If it takes infinite steps to prove a statement, is that a valid proof?
In Cantor's diagonal argument, it takes (countable) infinite steps to construct a number that is different from any numbers in a countable infinite sequence, so in fact the proof takes infinite steps too. Is that a valid proof?
Solution 1:
Take the Cantorian diagonal argument that, given a countable sequence of infinite binary strings, there must be a string not in the sequence. To get the argument to fly you don't need to actually construct the anti-diagonal string in the sense of print out all the digits (that would indeed be an infinite task)! You just need to be able to specify the string -- as is familiar, it is the one whose $n$-th digit is 1 if the $n$-digit of the $n$-th string in the countable sequence is 0, and is 0 otherwise. And just from that (finite!) specification, it follows that this specified infinite string is distinct from all the strings on the original list. You don't have to actually, per impossibile, construct (in the sense of write down all of) the string to see that!
It's the same, of course, with the Cantorian argument for e.g. the uncountability of the reals between 0 and 1.
Solution 2:
In the usual logic employed in mathematics and in most related systems, a proof has to have only finitely many steps. This means that on the level of the formal, uninterpreted language, a proof has to have only finitely many steps.
But one can use a language in which all proofs are finite to make arguments abut infinitary theories, such as set theory. And the usual language of logic is expressive enough to make infinitary statements in a finite statement. The intuitive conjunction of the infinitely many statements "$1<2$", "$2<3$", "$3<4$", and so on is the same thing as "$\forall n: n<n+1$", which consists of a total of $8$ symbols and is provable in finitely many steps from the axioms of Peano arithmetic.
It is easy to create a finite theory that has only infinite models. For example, it is very easy to axiomatize the theory of strict partial orders without maximal elements with three axioms:
- $\forall x:\neg(x>x)$
- $\forall x,y,z:(x<y)\wedge (y<z)\implies (x<z)$
- $\forall x\exists y:x<y$.
By a standard argument, every finite strict partial order has a maximal element, so this theory describes only infinite strict partial orders.

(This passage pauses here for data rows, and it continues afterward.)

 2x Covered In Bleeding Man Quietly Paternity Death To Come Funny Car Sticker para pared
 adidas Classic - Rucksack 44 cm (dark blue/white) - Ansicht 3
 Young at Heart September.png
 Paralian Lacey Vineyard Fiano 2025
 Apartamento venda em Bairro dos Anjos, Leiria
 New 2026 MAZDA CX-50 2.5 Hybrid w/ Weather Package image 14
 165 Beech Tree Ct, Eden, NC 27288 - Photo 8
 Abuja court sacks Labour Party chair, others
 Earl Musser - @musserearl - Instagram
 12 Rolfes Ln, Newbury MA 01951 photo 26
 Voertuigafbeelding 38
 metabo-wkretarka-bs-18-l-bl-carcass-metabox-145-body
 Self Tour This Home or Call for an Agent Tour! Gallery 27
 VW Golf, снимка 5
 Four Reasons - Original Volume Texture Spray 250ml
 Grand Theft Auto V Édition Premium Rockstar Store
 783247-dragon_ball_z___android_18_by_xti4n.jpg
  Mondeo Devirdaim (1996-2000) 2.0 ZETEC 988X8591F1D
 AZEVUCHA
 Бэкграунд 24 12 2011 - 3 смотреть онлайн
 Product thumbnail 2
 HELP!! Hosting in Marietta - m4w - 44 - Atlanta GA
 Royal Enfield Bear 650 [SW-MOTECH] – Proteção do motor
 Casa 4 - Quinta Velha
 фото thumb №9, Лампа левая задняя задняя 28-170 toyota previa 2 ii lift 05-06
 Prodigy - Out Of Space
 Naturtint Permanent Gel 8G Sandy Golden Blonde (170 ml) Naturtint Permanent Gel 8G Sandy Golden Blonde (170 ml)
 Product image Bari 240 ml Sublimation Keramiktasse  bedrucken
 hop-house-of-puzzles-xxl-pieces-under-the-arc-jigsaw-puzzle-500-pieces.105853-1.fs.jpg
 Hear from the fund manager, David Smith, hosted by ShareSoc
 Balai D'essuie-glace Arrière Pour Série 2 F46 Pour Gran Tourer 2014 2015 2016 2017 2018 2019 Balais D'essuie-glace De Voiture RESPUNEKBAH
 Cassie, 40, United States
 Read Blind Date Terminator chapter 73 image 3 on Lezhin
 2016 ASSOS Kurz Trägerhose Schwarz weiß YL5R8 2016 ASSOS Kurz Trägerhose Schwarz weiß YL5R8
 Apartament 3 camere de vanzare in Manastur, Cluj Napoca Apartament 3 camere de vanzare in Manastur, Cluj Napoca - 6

In set theory, we only use finite proofs and have a countable language. This gives rise to the so called Skolem paradox that a theory dealing with uncountable sets can have a model of countable cardinality. But inside the theory, we can deal with many sizes of infinite and make operations that would correspond to infinitely many operations in a weaker language. And it is the formal language in which set theory is formulated in which all proofs are of finite length.